Two billion people, or one third of the world’s population, are estimated to be infected with Mycobacterium tuberculosis, the bacteria which cause tuberculosis (TB). According to WHO’s Global Tuberculosis Control 2009 update report, in 2008 there were approximately 1.3 million TB deaths, and an additional 520,000 TB deaths among HIV positive individuals 1.
TB is an airborne pathogen, transmitted after prolonged, close contact with coughing and sneezing infectious individuals. (It would be highly unlikely to pick up TB on the bus or train!)2. After inhalation of airborne droplets containing the bacteria, M. tuberculosis generally moves to rest within the lungs, though infection of other parts of the body can also occur 3.

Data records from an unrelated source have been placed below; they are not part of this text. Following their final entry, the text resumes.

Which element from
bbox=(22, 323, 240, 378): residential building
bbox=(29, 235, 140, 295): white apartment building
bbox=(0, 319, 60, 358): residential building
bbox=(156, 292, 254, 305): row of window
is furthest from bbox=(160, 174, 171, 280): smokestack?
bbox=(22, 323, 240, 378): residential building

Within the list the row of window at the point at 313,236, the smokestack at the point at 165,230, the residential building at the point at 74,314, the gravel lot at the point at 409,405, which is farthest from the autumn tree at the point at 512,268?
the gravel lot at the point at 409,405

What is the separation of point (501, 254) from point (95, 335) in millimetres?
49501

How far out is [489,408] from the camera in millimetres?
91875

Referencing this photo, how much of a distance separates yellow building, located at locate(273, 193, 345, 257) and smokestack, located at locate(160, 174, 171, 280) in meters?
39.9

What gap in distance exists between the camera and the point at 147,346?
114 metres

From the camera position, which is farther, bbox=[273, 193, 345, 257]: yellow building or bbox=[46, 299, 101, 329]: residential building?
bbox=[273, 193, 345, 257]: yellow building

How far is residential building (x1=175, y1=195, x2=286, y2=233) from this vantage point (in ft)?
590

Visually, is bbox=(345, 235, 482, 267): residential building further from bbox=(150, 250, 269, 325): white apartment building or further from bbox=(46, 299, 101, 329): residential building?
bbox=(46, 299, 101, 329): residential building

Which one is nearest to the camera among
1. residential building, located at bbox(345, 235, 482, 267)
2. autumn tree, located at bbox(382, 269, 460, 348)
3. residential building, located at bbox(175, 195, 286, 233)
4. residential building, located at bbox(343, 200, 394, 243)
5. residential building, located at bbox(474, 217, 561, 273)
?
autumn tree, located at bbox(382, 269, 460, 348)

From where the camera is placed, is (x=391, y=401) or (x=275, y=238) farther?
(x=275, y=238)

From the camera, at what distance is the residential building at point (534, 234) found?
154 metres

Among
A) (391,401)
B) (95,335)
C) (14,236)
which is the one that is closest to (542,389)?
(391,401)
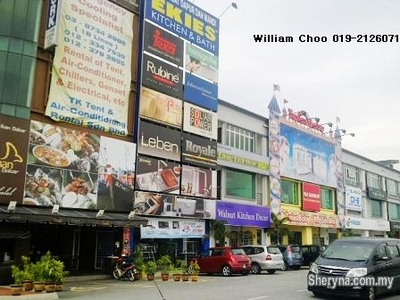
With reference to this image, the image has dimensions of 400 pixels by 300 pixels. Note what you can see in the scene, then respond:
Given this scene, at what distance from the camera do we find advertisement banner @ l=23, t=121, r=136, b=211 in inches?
850

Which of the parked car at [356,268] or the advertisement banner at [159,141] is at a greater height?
the advertisement banner at [159,141]

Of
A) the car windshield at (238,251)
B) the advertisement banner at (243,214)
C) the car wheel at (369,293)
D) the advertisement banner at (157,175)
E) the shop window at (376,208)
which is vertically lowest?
the car wheel at (369,293)

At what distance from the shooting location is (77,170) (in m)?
23.2

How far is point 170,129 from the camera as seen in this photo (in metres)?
29.2

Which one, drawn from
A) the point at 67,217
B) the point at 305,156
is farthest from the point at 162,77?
the point at 305,156

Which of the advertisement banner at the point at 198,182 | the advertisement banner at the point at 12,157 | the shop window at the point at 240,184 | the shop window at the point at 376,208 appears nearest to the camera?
the advertisement banner at the point at 12,157

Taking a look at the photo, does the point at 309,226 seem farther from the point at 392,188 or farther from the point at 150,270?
the point at 392,188

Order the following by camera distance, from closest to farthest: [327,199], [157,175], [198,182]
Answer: [157,175] → [198,182] → [327,199]

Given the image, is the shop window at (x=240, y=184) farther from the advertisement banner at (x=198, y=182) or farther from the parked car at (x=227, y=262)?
the parked car at (x=227, y=262)

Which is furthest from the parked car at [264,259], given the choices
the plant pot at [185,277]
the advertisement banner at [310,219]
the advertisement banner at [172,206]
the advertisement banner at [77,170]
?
the advertisement banner at [310,219]

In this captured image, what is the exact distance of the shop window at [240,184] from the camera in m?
34.6

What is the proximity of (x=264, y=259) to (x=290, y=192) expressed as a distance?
17.1 m

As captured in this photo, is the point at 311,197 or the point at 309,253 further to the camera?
the point at 311,197

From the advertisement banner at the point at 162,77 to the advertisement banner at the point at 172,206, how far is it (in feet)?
21.2
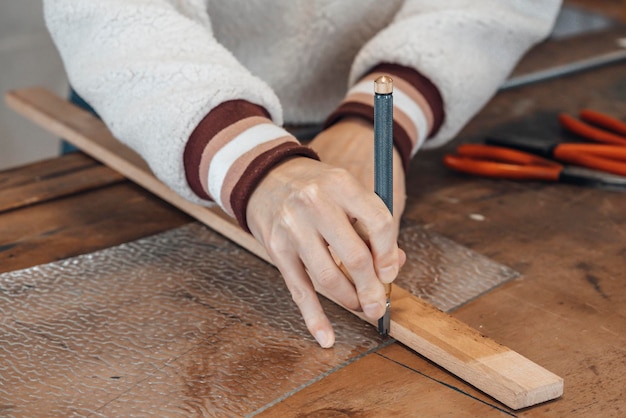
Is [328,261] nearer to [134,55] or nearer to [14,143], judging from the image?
[134,55]

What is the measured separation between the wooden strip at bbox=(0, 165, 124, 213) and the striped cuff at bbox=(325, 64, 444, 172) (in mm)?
252

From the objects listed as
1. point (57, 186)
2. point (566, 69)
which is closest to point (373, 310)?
point (57, 186)

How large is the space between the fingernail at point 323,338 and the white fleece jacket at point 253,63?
4.8 inches

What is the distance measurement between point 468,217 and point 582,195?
130 mm

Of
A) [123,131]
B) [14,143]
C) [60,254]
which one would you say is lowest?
[14,143]

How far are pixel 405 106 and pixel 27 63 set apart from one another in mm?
1113

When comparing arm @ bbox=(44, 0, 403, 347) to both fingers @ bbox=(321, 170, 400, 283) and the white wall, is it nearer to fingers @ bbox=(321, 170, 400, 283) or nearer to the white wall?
fingers @ bbox=(321, 170, 400, 283)

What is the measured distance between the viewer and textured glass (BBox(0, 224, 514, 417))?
0.52m

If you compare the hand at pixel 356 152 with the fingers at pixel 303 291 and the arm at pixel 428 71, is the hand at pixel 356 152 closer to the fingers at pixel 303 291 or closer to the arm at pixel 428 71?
the arm at pixel 428 71

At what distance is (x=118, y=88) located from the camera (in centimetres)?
69

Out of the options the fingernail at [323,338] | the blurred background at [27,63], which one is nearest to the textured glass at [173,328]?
the fingernail at [323,338]

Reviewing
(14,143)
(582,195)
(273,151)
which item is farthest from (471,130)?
(14,143)

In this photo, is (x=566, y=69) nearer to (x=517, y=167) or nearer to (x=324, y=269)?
(x=517, y=167)

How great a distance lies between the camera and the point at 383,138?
52 cm
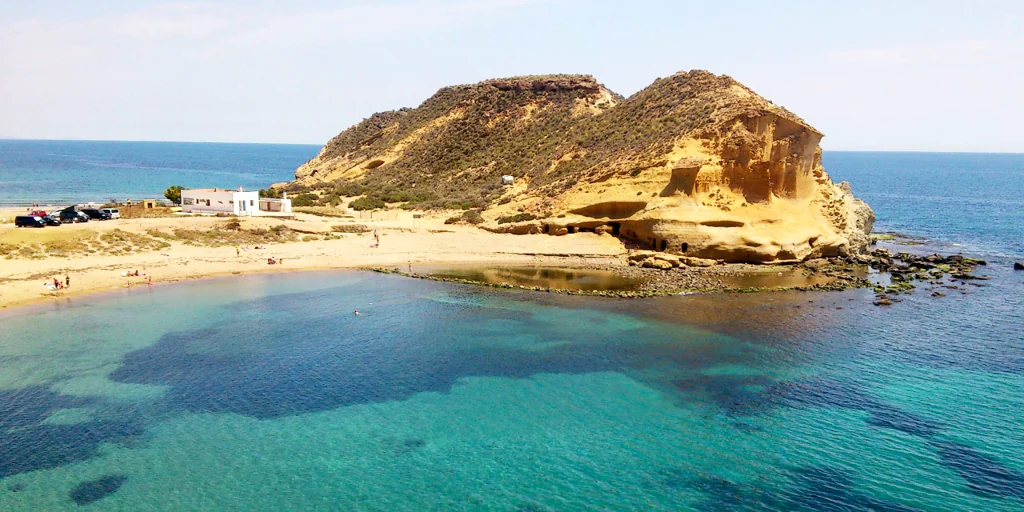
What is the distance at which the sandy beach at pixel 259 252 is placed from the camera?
40.8m

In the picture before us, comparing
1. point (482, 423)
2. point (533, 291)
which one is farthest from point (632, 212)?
point (482, 423)

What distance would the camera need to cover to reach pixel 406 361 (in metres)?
29.3

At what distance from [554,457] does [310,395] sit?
32.6 feet

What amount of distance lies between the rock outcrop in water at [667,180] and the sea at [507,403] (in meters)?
10.5

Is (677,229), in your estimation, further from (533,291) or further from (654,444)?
(654,444)

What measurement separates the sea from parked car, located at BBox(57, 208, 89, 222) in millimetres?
17855

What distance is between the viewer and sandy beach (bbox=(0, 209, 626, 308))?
40781 mm

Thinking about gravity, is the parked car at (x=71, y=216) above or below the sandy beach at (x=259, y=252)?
above

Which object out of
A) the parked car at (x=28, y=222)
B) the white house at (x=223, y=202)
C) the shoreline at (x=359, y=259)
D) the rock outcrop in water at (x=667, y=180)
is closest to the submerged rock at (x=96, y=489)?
the shoreline at (x=359, y=259)

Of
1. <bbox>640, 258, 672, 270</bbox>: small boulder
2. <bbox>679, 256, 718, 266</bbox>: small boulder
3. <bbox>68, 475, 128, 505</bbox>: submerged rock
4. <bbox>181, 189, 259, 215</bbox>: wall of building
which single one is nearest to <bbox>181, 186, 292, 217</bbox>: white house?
<bbox>181, 189, 259, 215</bbox>: wall of building

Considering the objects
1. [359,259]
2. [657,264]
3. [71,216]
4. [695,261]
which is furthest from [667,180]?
[71,216]

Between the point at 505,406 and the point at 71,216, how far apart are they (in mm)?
44745

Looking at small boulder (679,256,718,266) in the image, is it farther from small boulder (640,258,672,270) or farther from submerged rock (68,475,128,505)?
submerged rock (68,475,128,505)

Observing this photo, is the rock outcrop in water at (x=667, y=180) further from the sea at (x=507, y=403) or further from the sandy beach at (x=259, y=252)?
the sea at (x=507, y=403)
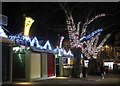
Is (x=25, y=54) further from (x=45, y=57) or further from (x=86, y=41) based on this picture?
(x=86, y=41)

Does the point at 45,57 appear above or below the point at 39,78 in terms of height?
above

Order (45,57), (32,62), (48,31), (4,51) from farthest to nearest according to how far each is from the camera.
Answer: (48,31) < (45,57) < (32,62) < (4,51)

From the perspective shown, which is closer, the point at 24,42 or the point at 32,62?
the point at 24,42

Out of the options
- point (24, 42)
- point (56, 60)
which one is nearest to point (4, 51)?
point (24, 42)

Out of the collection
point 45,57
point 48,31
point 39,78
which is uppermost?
point 48,31

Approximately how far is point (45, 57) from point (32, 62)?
163 inches

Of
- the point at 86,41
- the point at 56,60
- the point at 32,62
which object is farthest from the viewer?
the point at 86,41

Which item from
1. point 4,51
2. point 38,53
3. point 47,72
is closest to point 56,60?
point 47,72

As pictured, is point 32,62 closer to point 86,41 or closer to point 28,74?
point 28,74

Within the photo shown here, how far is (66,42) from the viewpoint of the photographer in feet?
174

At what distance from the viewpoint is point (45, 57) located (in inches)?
1291

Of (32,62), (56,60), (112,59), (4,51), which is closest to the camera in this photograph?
(4,51)

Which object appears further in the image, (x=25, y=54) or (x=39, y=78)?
(x=39, y=78)

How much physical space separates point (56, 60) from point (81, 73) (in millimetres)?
5343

With WHO’s Stop TB campaign, there appears to be global co-operation to dramatically reduce the world’s TB burden. Reaching 2015 milestones is amongst the Millennium Development Goals (MDG) (Target 6.c) to target HIV/AIDS, malaria and other diseases, including TB. Compiled with data from 198 countries and covering more than 99% of the global population, the 2009 TB report update provides evidence that deaths from TB are on track to be halved by 2015 (in comparison with 1990 rates), and will likely meet MDG targets. During the past 15 years, 36 million people are thought to have been cured of TB and 8 million deaths averted. In the past 12 months, 2.3 million people, around 87% of those treated, have been cured of TB and the global 2008 target for cure of TB has been exceeded by 2% 1. While directly observed treatment (DOT) program costs ranged from $100 to $5000 in different areas of the world, WHO considers this program the ‘most cost-effective approach in the fight against tuberculosis’.